Music plays. Enter two or three Servants with a banquet
FIRST SERVANT Here they’ll be anon. Some o’ their plants are ill rooted already; the least wind i’th’ world will blow them down.
SECOND SERVANT Lepidus is high-coloured.
FIRST SERVANT They have made him drink alms-drink.
SECOND SERVANT As they pinch one another by the disposition, he cries out ‘No more!’—reconciles them to his entreaty and himself to th’ drink.
FIRST SERVANT But it raises the greater war between him and his discretion. (2.7.1-9)
The party’s underway already, and the implication is that the dining part of the feast has taken place elsewhere on the ship; the banquet, the after-dinner drinks and sweetmeats, the entertainment, the really indulgent bit (and the serious drinking) is going to take place here, where the servants are putting the finishing touches to the preparations just before the guests come through. (This little interlude also allows the rest of the company to form up, and Menas and Enobarbus to join them, perhaps with an adjustment to their costume to indicate the festive nature of the occasion. In modern productions there’s often singing and dancing as the crowd enters, so this exchange between the servants can be played against considerable background noise.)
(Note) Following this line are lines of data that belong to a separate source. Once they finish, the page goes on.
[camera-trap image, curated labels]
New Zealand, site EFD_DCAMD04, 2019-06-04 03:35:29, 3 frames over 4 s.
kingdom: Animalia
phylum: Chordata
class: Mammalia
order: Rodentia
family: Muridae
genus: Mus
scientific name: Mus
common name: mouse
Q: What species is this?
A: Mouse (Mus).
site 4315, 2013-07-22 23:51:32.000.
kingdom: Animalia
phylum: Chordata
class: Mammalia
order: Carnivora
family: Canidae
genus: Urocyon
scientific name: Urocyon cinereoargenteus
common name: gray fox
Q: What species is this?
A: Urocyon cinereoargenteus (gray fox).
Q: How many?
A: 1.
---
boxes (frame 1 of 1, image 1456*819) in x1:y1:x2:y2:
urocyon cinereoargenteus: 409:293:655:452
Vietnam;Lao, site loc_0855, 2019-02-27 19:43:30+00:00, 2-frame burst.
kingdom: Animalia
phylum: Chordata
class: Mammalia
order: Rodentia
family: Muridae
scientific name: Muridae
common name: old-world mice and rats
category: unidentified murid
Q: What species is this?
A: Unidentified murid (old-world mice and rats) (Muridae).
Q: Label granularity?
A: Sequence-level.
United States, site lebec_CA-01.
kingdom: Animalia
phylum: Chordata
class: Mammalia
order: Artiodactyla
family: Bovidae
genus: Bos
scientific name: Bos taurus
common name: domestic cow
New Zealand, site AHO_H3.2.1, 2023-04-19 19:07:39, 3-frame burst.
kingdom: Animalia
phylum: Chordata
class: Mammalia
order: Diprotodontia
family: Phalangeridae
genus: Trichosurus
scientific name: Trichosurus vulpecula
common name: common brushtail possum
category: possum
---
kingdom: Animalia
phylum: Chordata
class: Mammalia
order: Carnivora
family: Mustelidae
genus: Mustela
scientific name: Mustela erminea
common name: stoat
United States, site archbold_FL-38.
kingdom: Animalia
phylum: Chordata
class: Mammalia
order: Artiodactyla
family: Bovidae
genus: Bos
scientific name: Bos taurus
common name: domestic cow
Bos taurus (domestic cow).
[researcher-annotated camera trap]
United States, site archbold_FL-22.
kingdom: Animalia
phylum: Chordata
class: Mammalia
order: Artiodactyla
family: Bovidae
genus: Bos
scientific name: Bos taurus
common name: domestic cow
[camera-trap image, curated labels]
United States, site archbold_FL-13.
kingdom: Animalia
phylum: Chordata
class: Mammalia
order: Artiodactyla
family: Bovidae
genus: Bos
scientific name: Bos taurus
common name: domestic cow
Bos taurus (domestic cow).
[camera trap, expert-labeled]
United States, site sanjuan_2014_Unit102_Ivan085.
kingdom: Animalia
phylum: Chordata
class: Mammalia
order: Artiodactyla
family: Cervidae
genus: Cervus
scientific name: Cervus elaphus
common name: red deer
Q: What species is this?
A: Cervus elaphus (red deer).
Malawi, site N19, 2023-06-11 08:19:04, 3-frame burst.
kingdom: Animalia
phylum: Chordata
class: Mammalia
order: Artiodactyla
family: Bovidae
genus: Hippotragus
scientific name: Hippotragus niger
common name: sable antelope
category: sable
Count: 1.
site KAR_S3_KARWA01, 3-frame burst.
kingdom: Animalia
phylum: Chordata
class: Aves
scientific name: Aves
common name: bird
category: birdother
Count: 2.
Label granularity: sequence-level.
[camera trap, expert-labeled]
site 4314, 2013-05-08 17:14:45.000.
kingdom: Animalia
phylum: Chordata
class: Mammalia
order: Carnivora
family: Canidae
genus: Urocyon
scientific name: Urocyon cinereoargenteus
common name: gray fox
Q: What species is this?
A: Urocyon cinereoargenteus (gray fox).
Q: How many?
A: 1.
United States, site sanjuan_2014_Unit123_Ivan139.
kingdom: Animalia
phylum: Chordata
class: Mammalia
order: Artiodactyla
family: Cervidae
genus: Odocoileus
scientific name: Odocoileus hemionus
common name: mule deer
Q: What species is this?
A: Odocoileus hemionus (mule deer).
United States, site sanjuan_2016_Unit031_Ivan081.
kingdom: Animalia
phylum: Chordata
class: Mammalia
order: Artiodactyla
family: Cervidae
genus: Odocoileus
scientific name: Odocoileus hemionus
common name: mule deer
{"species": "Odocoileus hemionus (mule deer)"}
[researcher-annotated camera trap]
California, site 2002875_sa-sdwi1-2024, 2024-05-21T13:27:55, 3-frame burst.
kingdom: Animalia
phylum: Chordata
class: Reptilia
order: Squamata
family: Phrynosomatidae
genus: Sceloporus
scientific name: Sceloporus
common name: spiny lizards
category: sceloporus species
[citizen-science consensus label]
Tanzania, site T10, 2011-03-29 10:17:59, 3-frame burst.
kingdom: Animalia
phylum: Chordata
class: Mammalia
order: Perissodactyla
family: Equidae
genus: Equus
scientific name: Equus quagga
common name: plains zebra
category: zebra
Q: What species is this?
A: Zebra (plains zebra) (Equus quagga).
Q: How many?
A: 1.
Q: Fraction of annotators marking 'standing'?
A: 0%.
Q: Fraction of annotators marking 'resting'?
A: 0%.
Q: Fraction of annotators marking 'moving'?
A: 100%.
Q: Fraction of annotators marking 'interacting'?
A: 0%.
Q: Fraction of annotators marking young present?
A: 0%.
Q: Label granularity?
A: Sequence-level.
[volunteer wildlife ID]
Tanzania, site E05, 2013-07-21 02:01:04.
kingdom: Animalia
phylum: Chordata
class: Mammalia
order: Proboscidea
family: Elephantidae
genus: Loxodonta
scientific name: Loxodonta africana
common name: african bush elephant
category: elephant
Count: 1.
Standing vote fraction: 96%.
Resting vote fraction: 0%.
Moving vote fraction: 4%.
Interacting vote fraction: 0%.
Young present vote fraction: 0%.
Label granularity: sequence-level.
Realising that the revellers will arrive at any moment—here they’ll be anon—the servants compare notes and swap gossip as to the state they’re in. Some o’ their plants are ill-rooted already; the least wind i’th’ world will blow them down. Already some of the guests are unsteady and swaying on their feet (and even green in the face?! feet are planted like trees, of course); a reminder, too, that this party is taking place on board ship, not a comfortable environment for those with a low tolerance for alcohol. Swaaaaaaay, lurch, stagger. Lepidus in particular is already high-coloured, red in the face, and this is because they’ve made him drink alms-drink, which apparently means that he’s been forced to drink every time there’s been a toast. Even the servants recognise Lepidus’s weakness and how he’s mocked and taken advantage of by the others: Antony, Caesar and Pompey are bickering together, pinching each other by the disposition, niggling away, inevitably rubbing each other up the wrong way (the servants also are all too aware that the principals here don’t get on, that their alliance is fragile and even in some respects feigned, despite the feasting). But Lepidus keeps trying to keep the peace, trying to make them be friends: he cries out ‘No more!’, pack it in, play nicely together; they do, temporarily, giving in to his entreaty, and then he has to drink to them, reconciling himself to another drink. He may think that he’s keeping a kind of peace between Antony and Caesar, Caesar and Pompey, the first servant observes, but in acting like this, Lepidus is going against his own natural inclinations, behaving out of character: he is raising the greater war between him and his discretion. He’s certainly not conducting himself with his usual prudence and circumspection. And it’s not going to end well.